— START OF SUPPLIED RECORDS —
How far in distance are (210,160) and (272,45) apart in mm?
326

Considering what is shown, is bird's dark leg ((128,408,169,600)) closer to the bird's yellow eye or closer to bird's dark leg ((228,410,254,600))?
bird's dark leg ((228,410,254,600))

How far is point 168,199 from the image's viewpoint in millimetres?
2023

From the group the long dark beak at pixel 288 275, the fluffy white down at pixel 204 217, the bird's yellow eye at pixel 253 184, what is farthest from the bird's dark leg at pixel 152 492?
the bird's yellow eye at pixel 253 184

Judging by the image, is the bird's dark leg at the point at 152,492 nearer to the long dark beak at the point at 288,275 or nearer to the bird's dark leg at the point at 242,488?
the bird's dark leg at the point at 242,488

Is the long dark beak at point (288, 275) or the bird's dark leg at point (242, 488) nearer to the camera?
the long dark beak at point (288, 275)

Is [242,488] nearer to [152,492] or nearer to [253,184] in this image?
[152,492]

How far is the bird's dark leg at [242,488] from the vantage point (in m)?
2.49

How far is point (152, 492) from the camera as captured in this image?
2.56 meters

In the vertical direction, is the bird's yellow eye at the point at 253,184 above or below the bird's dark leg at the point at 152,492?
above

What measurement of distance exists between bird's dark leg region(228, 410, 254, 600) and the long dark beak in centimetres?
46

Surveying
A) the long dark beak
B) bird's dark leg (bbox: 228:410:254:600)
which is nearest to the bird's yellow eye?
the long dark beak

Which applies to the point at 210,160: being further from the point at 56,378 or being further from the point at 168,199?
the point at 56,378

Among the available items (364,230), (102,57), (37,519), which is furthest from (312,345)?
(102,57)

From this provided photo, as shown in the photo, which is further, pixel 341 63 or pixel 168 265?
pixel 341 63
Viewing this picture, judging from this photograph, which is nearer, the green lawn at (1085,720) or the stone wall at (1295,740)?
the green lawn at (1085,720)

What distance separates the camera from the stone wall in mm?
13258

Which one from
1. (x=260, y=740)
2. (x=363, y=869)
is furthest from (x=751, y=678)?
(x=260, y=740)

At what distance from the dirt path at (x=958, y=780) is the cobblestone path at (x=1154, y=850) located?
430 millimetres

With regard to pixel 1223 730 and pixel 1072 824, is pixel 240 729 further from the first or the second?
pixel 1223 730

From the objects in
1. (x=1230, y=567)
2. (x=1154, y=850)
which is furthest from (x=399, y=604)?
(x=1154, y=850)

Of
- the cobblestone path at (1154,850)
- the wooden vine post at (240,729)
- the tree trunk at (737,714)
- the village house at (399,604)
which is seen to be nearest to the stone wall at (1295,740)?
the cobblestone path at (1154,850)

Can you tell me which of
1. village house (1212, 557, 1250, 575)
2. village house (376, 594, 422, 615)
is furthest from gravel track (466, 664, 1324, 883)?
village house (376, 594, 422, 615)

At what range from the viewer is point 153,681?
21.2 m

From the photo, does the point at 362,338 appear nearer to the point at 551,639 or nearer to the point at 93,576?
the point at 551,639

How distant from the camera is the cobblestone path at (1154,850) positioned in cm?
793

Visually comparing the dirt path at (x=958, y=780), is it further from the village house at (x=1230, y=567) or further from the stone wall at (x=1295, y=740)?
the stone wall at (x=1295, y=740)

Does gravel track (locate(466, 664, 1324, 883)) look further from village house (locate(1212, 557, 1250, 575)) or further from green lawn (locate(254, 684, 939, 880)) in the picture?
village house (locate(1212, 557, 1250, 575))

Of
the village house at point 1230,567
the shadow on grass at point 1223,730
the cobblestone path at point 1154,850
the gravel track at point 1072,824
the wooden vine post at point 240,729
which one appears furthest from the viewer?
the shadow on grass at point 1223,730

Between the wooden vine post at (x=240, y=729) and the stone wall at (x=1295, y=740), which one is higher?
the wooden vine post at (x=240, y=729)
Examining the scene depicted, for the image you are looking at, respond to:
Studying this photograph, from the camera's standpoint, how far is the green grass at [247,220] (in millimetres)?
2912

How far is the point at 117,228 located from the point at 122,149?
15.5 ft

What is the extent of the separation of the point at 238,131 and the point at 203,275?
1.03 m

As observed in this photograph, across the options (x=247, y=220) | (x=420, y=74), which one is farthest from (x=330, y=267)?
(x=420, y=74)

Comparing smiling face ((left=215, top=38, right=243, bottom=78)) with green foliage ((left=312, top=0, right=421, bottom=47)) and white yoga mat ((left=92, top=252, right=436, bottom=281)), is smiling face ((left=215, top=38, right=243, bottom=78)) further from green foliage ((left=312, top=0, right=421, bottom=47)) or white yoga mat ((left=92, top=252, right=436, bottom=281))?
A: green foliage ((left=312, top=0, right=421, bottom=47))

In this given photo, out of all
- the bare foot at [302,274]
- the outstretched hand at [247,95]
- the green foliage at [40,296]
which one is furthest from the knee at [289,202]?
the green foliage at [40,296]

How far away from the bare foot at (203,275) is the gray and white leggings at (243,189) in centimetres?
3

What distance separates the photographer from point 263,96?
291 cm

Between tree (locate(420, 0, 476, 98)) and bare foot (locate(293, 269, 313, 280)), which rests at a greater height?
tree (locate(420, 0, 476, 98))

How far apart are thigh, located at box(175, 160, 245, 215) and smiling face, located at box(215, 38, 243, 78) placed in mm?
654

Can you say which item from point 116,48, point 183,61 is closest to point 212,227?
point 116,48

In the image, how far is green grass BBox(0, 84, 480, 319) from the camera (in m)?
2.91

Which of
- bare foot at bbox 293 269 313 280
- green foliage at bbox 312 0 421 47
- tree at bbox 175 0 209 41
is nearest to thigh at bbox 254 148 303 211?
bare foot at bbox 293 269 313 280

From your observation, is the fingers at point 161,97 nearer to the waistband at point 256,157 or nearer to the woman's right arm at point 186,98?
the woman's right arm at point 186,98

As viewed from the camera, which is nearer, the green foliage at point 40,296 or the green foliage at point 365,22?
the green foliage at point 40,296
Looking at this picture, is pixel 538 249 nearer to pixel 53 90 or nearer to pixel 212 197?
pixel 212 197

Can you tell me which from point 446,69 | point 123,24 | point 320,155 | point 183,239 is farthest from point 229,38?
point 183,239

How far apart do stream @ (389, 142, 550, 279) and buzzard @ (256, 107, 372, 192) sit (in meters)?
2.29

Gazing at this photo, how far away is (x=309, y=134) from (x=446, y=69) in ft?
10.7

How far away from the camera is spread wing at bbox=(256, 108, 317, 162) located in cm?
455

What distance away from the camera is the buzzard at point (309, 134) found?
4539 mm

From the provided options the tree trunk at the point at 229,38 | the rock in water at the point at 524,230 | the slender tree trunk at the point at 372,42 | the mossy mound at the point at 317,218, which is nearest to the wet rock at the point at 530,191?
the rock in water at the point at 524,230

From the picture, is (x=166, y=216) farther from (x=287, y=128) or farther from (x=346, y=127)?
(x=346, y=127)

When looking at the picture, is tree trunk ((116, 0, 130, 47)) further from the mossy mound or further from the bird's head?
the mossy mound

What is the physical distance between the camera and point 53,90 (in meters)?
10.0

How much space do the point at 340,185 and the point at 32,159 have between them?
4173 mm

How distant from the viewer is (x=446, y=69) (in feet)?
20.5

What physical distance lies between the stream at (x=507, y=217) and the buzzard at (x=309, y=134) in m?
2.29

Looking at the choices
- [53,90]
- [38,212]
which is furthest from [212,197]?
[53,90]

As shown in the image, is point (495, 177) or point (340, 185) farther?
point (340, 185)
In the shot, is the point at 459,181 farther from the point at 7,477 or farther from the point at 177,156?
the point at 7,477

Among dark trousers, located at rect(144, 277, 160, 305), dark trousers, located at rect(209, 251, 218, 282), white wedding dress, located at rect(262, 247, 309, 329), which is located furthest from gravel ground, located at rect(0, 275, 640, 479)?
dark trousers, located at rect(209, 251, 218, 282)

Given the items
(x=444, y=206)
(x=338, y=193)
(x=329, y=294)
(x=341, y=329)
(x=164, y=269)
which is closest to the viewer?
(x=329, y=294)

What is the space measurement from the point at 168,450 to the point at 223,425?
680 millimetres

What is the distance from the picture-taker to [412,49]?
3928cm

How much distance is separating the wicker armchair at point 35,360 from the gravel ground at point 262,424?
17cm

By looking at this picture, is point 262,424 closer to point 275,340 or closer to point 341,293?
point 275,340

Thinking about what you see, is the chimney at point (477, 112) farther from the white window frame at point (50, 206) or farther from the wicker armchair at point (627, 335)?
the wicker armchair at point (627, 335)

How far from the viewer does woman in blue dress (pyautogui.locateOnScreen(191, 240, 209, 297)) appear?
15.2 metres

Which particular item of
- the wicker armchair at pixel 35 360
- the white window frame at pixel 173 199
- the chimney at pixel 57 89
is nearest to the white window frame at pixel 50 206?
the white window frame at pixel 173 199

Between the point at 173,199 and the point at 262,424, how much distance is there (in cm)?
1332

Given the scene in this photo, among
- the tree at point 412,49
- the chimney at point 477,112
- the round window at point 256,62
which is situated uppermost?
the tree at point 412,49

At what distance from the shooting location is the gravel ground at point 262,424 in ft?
— END OF SUPPLIED RECORDS —
◆ **WORK TO COMPLETE**
Reproduce exactly, with nothing added, the lines from the one that contains "What is the space" to the end of the data.

◆ **OUTPUT OF THE TASK**
What is the space measurement from the point at 168,450 to the point at 223,425?
680 millimetres

What is the distance from the picture-taker to [412,49]?
3928cm

How much distance is separating the wicker armchair at point 35,360 from the gravel ground at point 262,424?
17cm

By looking at this picture, is point 262,424 closer to point 275,340 or closer to point 341,293?
point 275,340

Thinking about what you see, is the chimney at point (477, 112) farther from the white window frame at point (50, 206) or farther from the wicker armchair at point (627, 335)?
the wicker armchair at point (627, 335)

How far from the viewer does woman in blue dress (pyautogui.locateOnScreen(191, 240, 209, 297)) appear?
15.2 metres

Which particular item of
- the wicker armchair at pixel 35 360
- the white window frame at pixel 173 199
- the chimney at pixel 57 89
is nearest to the white window frame at pixel 50 206?
the white window frame at pixel 173 199

Between the point at 173,199 and the point at 262,424, how much distance is there (in cm)?
1332

Given the scene in this photo, among
- the tree at point 412,49
- the chimney at point 477,112
- the round window at point 256,62
which is situated uppermost?
the tree at point 412,49

At what distance from the shooting location is the gravel ground at point 262,424 in ft?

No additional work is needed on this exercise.